■ INSTRUCTION 1: Extract the full Topic Records article, reproducing every line word for word.

■ EXTRACTED TEXT:

--------------------------------

70 years of topic records

The great Ewan MacColl
One of the most exciting new pieces to hit the site this week is Steve Hochman’s appraisal of historic British folk label, Topic Records, who are celebrating their 70th anniversary this year. Incredible artists like A.L. Lloyd, Ewan MacColl and June Tabor called the label home for years. Hochman’s thorough and considered piece can do far more in explaining the importance — and excellence — of the label than I can, so listen to him:
“Music should be used as a tool of revolution, in a cultural and educational sense.” That’s the official stated mission of English folk-centric Topic Records, which stakes a claim on the title of “the oldest independent record label in the world,” with a 1939 gestation in the Socialist-leaning Workers Music Association. Despite these origins, the very first title released by Topic was not concerned with dry propaganda, but rather wet ale: Paddy Ryan’s “The Man the Waters the Worker’s Beer.”
Real people, real concerns. And real beer. Well, there’s a bit more to it than that, as rounded up in the wide-ranging Three Score and Ten anthology celebrating the venture’s new septuagenarian stature. Some indispensable highlights are here, but they serve as a starting point at best.

--------------------------------

■ RECORDS SHOWN:
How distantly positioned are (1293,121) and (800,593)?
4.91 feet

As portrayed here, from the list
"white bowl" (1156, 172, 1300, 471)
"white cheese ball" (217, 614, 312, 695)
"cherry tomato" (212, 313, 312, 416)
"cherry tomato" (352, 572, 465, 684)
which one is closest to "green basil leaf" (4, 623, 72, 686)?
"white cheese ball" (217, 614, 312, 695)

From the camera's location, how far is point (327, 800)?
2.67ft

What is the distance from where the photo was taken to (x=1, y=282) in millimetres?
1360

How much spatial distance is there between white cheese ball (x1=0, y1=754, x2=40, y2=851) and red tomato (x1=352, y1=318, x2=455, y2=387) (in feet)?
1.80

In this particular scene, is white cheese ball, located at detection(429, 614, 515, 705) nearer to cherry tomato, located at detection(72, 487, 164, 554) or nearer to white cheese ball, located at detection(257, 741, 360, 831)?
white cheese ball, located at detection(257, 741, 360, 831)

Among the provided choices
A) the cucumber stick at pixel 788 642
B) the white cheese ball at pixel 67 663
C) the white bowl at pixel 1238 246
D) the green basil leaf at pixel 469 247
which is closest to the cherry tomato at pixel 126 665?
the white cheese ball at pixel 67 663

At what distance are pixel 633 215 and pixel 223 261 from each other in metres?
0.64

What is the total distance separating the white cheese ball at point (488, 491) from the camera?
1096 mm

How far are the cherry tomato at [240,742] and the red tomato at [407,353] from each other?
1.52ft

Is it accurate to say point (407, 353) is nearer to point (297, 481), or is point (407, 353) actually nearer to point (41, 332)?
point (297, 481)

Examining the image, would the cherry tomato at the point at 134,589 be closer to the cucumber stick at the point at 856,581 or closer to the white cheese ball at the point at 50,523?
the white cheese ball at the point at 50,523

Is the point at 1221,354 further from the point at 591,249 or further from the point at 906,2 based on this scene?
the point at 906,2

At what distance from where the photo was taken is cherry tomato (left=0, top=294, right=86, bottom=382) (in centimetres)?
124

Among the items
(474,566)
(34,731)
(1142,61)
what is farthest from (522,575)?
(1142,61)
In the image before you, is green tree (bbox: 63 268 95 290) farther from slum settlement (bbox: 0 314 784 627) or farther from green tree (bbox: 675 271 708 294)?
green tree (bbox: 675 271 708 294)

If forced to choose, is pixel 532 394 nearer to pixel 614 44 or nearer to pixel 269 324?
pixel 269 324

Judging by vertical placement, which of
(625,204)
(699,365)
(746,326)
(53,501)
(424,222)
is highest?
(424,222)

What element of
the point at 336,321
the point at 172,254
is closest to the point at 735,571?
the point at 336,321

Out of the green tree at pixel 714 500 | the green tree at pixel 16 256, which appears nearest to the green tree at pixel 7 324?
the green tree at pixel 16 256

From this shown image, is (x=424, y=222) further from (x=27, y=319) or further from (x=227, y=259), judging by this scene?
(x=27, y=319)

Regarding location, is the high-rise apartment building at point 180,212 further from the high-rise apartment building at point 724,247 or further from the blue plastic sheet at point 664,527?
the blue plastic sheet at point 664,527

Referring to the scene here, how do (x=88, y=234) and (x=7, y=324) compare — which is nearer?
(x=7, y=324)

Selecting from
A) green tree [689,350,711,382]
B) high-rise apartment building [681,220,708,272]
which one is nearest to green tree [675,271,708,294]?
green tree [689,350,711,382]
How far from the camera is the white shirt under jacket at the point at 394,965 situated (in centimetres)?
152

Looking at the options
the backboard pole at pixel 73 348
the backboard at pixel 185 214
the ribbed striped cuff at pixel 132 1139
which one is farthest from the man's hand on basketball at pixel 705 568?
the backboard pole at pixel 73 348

--------------------------------

■ INSTRUCTION 2: Gather each line of the rows that contains the string "which". Matches must agree in case.

■ WRITTEN ANSWER 1:
70 years of topic records

The great Ewan MacColl
One of the most exciting new pieces to hit the site this week is Steve Hochman’s appraisal of historic British folk label, Topic Records, who are celebrating their 70th anniversary this year. Incredible artists like A.L. Lloyd, Ewan MacColl and June Tabor called the label home for years. Hochman’s thorough and considered piece can do far more in explaining the importance — and excellence — of the label than I can, so listen to him:
“Music should be used as a tool of revolution, in a cultural and educational sense.” That’s the official stated mission of English folk-centric Topic Records, which stakes a claim on the title of “the oldest independent record label in the world,” with a 1939 gestation in the Socialist-leaning Workers Music Association. Despite these origins, the very first title released by Topic was not concerned with dry propaganda, but rather wet ale: Paddy Ryan’s “The Man the Waters the Worker’s Beer.”
Real people, real concerns. And real beer. Well, there’s a bit more to it than that, as rounded up in the wide-ranging Three Score and Ten anthology celebrating the venture’s new septuagenarian stature. Some indispensable highlights are here, but they serve as a starting point at best.

■ WRITTEN ANSWER 2:
which one is closest to "green basil leaf" (4, 623, 72, 686)?
which is closest to the cherry tomato at pixel 126 665?
Judging by vertical placement, which of
Out of the green tree at pixel 714 500 | the green tree at pixel 16 256, which appears nearest to the green tree at pixel 7 324?
Referring to the scene here, how do (x=88, y=234) and (x=7, y=324) compare — which is nearer?
which one is nearest to green tree [675,271,708,294]?
which one is farthest from the man's hand on basketball at pixel 705 568?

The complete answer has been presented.